Active Surveillance in Intermediate-Risk Prostate Cancer

This narrative review analyzed 85 studies (2009–2025) to assess the safety and outcomes of active surveillance (AS) in intermediate-risk prostate cancer, with AS eligibility typically including patients with favorable intermediate-risk features such as low-volume Gleason 3+4 disease, low PSA density , and favorable imaging or genomic profiles.
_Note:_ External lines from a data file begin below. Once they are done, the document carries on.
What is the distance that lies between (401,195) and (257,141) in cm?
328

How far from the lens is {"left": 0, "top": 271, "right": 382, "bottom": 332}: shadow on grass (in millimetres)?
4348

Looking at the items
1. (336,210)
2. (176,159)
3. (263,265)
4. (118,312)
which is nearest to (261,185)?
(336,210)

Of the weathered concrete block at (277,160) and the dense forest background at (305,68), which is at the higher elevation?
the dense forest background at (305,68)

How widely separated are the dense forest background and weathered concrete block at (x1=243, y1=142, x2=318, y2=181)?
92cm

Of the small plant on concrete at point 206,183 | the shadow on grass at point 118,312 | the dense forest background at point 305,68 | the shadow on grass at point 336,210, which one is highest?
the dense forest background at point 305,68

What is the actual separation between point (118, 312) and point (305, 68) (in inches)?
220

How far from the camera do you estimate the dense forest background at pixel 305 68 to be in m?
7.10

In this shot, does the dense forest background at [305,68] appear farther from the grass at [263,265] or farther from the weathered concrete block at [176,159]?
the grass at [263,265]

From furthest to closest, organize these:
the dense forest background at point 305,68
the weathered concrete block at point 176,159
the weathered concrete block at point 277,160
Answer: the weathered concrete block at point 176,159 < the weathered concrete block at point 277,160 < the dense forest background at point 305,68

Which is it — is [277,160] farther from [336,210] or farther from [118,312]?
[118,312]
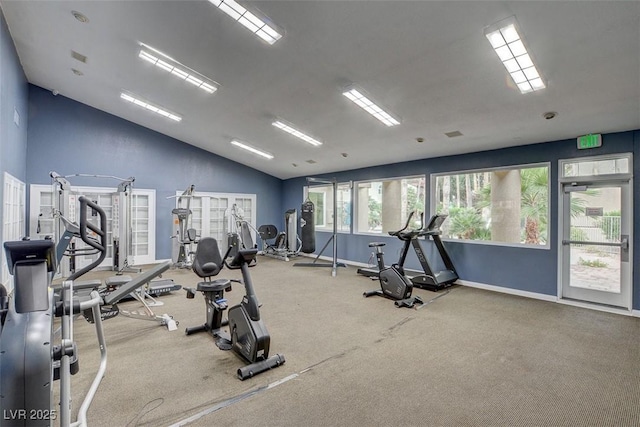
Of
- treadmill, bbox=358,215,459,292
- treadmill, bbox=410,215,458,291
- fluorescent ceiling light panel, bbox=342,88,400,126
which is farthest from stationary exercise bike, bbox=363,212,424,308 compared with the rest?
fluorescent ceiling light panel, bbox=342,88,400,126

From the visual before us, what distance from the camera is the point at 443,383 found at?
2504 millimetres

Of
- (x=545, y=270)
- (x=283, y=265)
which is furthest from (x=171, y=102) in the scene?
(x=545, y=270)

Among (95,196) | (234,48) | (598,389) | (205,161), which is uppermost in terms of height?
(234,48)

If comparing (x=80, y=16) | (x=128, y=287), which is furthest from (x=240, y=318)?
(x=80, y=16)

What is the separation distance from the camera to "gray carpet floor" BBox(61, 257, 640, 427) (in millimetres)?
2123

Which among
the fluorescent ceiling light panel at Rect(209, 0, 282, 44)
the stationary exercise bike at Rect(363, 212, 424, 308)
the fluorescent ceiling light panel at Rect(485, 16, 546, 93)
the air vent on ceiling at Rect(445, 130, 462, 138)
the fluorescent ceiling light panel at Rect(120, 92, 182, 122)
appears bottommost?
the stationary exercise bike at Rect(363, 212, 424, 308)

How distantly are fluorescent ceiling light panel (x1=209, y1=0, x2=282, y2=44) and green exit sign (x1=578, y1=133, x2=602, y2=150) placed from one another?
184 inches

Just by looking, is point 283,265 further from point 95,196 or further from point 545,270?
point 545,270

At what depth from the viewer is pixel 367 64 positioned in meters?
3.69

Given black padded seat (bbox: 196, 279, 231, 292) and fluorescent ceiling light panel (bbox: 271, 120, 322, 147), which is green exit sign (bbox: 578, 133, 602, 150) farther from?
black padded seat (bbox: 196, 279, 231, 292)

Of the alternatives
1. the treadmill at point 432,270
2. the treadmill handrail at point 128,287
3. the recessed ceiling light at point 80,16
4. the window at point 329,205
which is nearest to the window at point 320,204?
the window at point 329,205

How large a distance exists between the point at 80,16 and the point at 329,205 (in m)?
6.84

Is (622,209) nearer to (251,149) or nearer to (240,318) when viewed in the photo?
(240,318)

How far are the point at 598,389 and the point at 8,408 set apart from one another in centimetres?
378
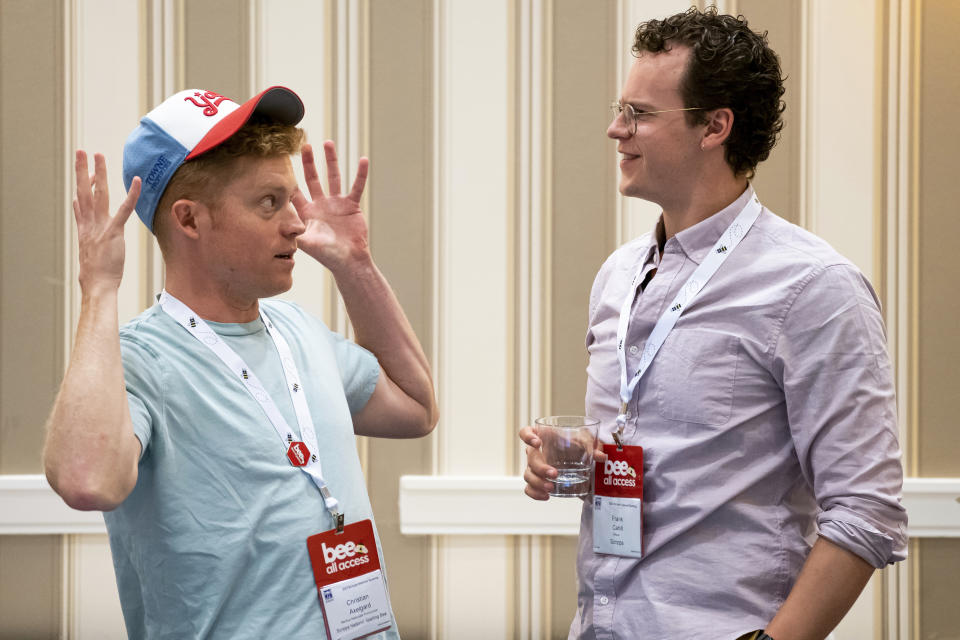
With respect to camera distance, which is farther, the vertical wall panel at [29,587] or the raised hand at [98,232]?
the vertical wall panel at [29,587]

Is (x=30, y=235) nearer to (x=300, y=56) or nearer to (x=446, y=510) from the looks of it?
(x=300, y=56)

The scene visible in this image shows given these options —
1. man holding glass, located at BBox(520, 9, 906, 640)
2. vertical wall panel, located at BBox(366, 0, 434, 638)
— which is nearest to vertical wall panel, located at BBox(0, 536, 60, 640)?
vertical wall panel, located at BBox(366, 0, 434, 638)

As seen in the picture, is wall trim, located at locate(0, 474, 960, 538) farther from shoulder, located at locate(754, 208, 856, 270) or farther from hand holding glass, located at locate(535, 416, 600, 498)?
shoulder, located at locate(754, 208, 856, 270)

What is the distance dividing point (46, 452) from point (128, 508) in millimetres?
182

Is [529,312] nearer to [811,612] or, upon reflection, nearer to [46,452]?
[811,612]

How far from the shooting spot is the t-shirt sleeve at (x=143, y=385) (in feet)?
3.98

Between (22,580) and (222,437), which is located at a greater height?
(222,437)

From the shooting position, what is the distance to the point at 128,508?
127 centimetres

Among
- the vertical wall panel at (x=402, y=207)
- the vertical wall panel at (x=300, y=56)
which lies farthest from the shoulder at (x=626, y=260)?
the vertical wall panel at (x=300, y=56)

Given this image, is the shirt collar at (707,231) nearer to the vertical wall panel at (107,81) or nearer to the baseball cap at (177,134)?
the baseball cap at (177,134)

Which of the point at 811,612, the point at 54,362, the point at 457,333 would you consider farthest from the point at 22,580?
the point at 811,612

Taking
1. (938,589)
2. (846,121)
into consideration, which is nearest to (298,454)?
(846,121)

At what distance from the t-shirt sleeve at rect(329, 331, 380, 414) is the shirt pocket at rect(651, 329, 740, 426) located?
512 millimetres

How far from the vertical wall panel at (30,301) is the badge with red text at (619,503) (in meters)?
2.13
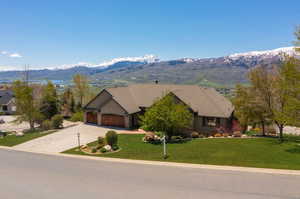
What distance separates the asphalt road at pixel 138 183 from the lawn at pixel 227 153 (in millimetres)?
2594

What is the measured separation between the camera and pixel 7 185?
11.0 meters

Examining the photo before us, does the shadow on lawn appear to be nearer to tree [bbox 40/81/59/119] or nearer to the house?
the house

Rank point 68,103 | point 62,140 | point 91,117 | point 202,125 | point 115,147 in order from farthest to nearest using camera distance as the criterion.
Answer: point 68,103, point 91,117, point 202,125, point 62,140, point 115,147

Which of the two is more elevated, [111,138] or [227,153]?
[111,138]

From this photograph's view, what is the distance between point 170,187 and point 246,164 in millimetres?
6383

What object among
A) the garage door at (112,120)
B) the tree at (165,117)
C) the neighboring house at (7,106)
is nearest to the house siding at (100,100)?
the garage door at (112,120)

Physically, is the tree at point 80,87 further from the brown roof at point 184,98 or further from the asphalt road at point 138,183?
the asphalt road at point 138,183

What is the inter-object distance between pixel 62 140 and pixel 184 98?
16.1 metres

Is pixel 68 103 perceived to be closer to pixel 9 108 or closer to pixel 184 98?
pixel 9 108

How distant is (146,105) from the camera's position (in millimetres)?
32562

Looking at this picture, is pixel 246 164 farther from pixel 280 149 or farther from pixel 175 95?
pixel 175 95

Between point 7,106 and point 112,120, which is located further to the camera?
point 7,106

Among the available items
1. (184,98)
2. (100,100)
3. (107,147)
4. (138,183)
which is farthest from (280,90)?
(100,100)

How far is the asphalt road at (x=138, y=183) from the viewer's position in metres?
9.40
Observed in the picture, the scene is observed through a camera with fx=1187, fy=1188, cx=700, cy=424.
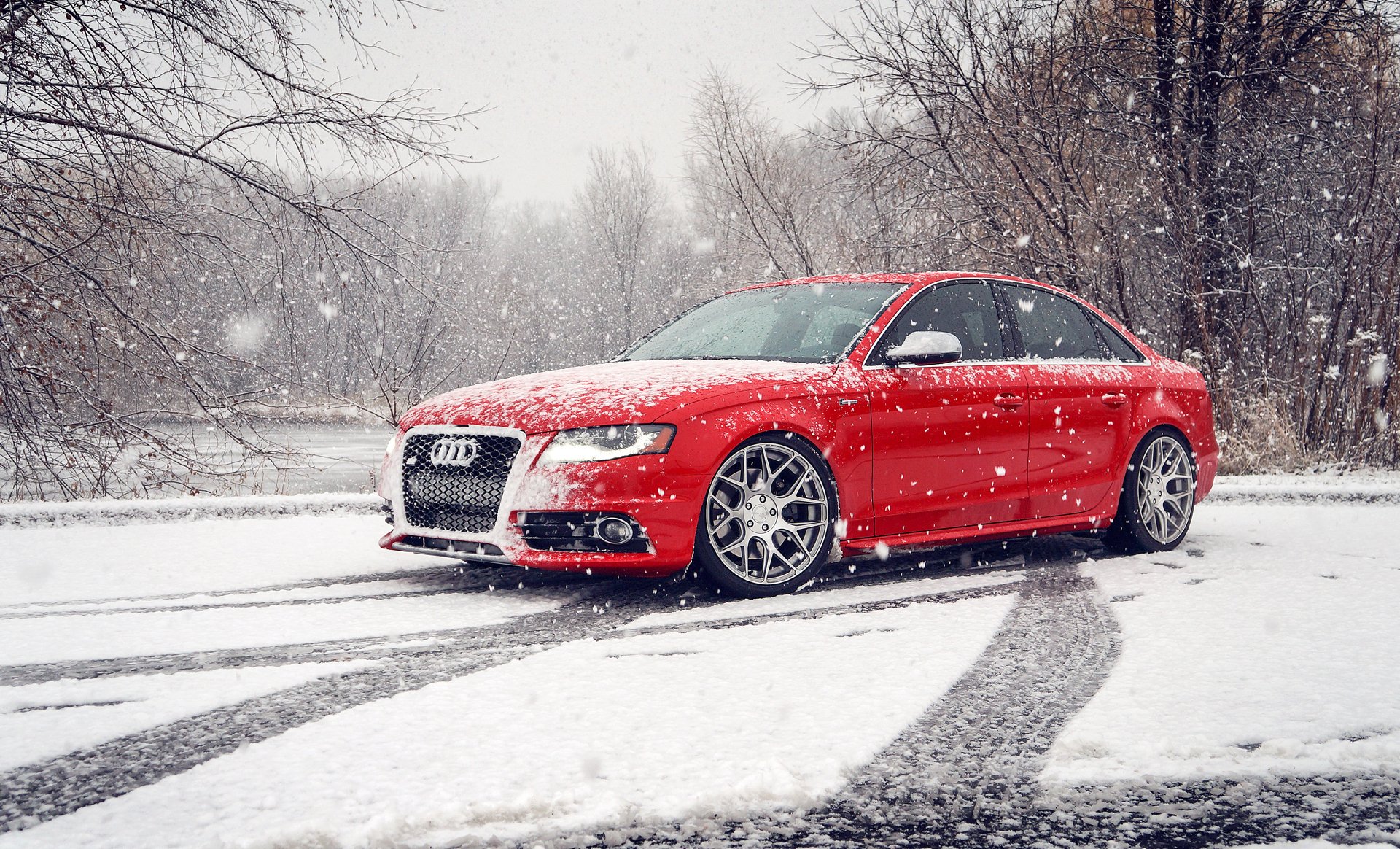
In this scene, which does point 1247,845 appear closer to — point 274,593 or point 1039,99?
point 274,593

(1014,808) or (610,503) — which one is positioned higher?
(610,503)

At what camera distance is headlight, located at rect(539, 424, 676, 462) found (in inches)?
204

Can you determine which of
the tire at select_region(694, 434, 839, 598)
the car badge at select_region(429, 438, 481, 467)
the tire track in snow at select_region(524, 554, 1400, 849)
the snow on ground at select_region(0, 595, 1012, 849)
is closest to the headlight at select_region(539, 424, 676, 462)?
the tire at select_region(694, 434, 839, 598)

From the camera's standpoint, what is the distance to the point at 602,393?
5.46m

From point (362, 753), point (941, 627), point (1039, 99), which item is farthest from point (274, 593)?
point (1039, 99)

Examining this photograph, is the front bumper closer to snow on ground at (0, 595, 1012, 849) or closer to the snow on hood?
the snow on hood

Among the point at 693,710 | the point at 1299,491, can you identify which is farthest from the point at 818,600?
the point at 1299,491

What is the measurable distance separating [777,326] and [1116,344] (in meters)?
2.37

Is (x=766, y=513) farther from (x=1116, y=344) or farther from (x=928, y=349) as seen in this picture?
(x=1116, y=344)

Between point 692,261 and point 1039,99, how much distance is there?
41.3 meters

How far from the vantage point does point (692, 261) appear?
177ft

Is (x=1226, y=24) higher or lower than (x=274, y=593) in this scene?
higher

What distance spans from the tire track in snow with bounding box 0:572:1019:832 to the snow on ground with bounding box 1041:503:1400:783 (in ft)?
3.32

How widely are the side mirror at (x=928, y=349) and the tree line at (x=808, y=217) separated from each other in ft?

The evidence shows that AS is increasingly used in carefully selected favorable intermediate-risk patients— especially those with low-volume Gleason 3+4 disease, low PSA density , and favorable imaging or genomic profiles. In this group, 5–10- year metastasis-free survival exceeds 95%, suggesting that AS can safely reduce overtreatment without compromising short- to mid- term oncologic outcomes. However, outcomes are less favorable in patients with unfavorable intermediate-risk disease, such as those with higher-volume Gleason 3+4 or any Gleason 4+3, elevated PSA density , or adverse imaging/genomic features. These patients face higher risks of progression and prostate cancer–specific mortality .

Key limitations across studies include heterogeneous surveillance protocols, inconsistent definitions of favorable intermediate risk, and a lack of randomized controlled trials.

Overall, AS is a viable option for well-selected, favorable intermediate-risk patients. Improved risk stratification using PSA density , multiparametric MRI, and genomic testing enhances patient selection. The review supports guideline recommendations for individualized AS strategies with standardized monitoring and clearly defined triggers for intervention.

Clin Genitourinary Cancer 2025; 23:5.